> [Directions for this task]:
Rewrite the stretch from the line containing "In this photo, would" through the end of the records, changing "camera" to "viewer" and leaving out the pictures.

Excerpts of spatial question data:

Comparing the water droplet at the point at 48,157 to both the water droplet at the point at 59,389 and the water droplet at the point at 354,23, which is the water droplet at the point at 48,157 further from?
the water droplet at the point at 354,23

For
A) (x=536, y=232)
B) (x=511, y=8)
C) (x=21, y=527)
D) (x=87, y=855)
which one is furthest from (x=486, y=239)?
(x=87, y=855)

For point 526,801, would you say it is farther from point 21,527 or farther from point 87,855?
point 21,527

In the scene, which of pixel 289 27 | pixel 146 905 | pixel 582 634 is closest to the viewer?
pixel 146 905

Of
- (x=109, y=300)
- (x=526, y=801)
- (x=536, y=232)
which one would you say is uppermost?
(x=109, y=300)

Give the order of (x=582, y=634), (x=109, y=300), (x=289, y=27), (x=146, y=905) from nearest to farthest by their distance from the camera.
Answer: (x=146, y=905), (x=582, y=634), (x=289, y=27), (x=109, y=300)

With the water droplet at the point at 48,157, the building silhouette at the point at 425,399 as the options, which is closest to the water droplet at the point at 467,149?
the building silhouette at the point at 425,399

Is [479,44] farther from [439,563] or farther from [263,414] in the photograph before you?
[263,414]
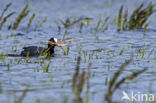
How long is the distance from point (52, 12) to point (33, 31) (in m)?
5.46

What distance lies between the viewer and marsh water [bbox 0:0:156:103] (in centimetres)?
567

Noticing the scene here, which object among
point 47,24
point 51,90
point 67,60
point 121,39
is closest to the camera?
point 51,90

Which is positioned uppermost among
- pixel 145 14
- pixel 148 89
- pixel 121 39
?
pixel 145 14

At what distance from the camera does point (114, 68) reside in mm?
7645

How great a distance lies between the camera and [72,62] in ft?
27.6

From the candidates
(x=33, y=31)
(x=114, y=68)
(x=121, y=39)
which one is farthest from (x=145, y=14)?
(x=114, y=68)

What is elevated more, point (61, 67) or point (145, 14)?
point (145, 14)

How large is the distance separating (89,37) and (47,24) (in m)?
3.73

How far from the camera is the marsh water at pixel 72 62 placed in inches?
223

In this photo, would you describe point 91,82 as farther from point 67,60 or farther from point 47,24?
point 47,24

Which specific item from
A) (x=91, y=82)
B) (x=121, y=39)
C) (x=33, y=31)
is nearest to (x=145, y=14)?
(x=121, y=39)

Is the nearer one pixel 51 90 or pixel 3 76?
pixel 51 90

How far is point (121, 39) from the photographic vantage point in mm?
12164

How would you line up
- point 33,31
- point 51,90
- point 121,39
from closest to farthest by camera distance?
point 51,90, point 121,39, point 33,31
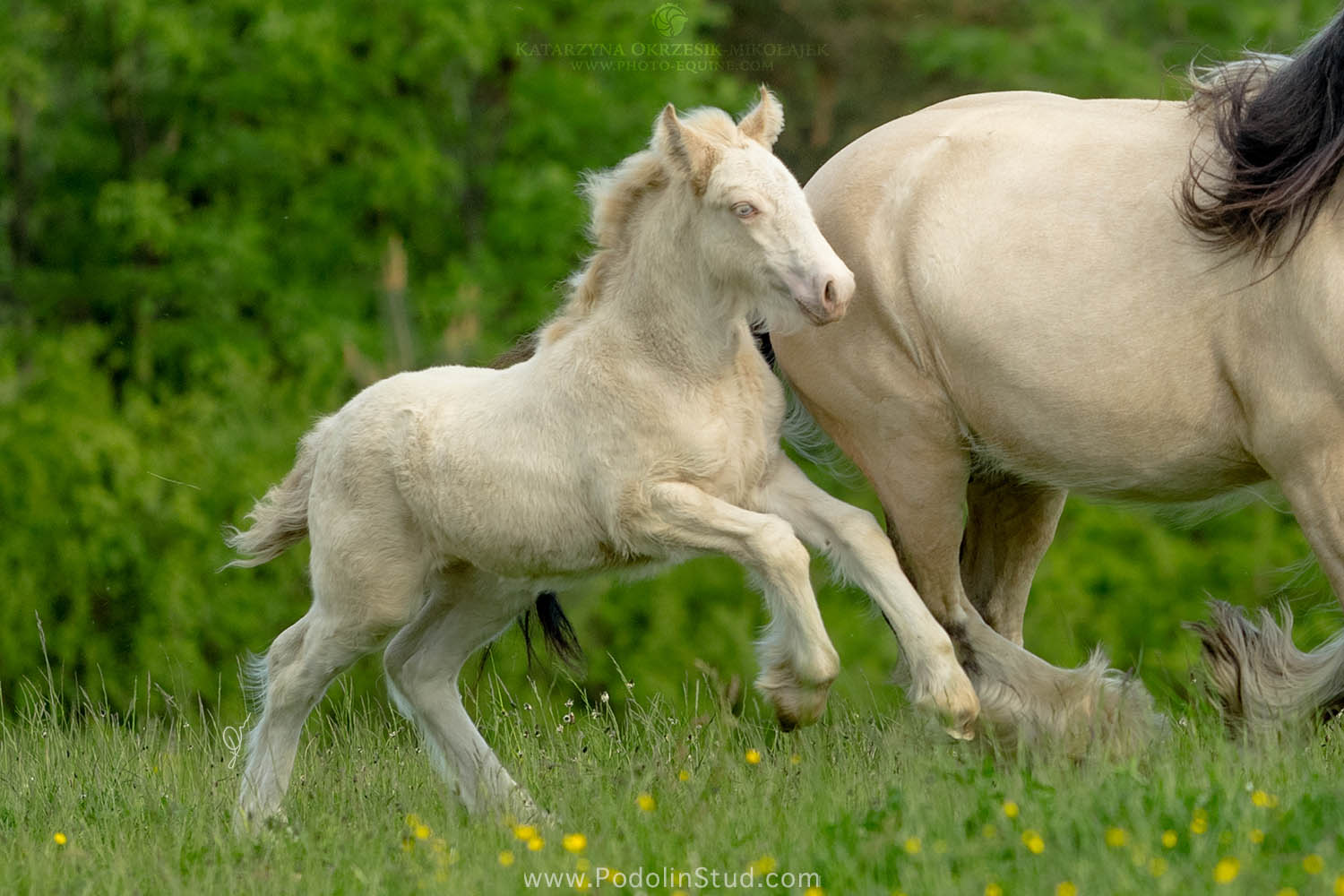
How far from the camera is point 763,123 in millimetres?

> [Result of the exercise]:
In this photo, would you describe point 91,82 as farther from point 67,60 or farther from point 47,24?
point 47,24

Which specific item from
A) (x=91, y=82)
B) (x=121, y=39)
C) (x=33, y=31)
is nearest to (x=145, y=14)?
(x=121, y=39)

Is the nearer one pixel 51 90 or pixel 3 76?
pixel 51 90

How far is point (121, 39) from the photographic vantage point in mm?
12164

How would you line up
- point 33,31
- point 51,90
- point 121,39
from closest to farthest by viewer distance?
point 51,90, point 121,39, point 33,31
How far from the viewer is point 763,123 in millimetres?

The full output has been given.